Fragmento de origen —

La casi desaparición del acto de leer y, pese a la abundante materia prima visual, el empobrecimiento del acto de mirar llevan consigo una creciente dificultad para la interrogación. En nuestro escenario actual el espectáculo tiene una apariencia impactante pero las voces que escuchamos son escasamente interrogativas. Y con bastante justificación puede identificarse el oscurecimiento actual de la cultura humanista e ilustrada con nuestra triple incapacidad para leer, mirar e interrogar.

Consigna — Escribe la continuación del fragmento sobre la incapacidad para leer, mirar e interrogar, a partir de su última oración. El material no hace falta para nada.

Datos —
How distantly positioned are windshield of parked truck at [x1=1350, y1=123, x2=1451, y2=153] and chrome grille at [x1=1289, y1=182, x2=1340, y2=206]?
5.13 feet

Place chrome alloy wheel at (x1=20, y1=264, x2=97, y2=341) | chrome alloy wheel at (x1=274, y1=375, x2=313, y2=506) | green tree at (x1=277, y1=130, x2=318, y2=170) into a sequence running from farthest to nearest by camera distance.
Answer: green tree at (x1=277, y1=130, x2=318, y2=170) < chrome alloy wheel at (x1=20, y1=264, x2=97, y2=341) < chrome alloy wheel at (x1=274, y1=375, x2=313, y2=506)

Respuesta —
La expulsión de la cultura —o de una determinada cultura: la de la palabra, la de la mirada, la de la interrogación— es un proceso colectivo que afecta a todos los ámbitos, desde los medios de comunicación hasta, paradójicamente, las mismas universidades. No obstante, en ninguno de ellos es tan determinante como en el de los propios ciudadanos, que han dejado de relacionar su libertad con aquella búsqueda de la verdad, el bien y la belleza que caracterizaba la libertad humanista e ilustrada. La utilidad, la apariencia y la posesión parecen, hoy, valores más sólidos en la supuesta conquista de la felicidad. Y puede que sea cierto. Igual la vida sin cultura es mucho más feliz. O puede que no: puede que la vida sin cultura no sea ni siquiera vida sino un pobre simulacro, un juego que sea aburrido jugar.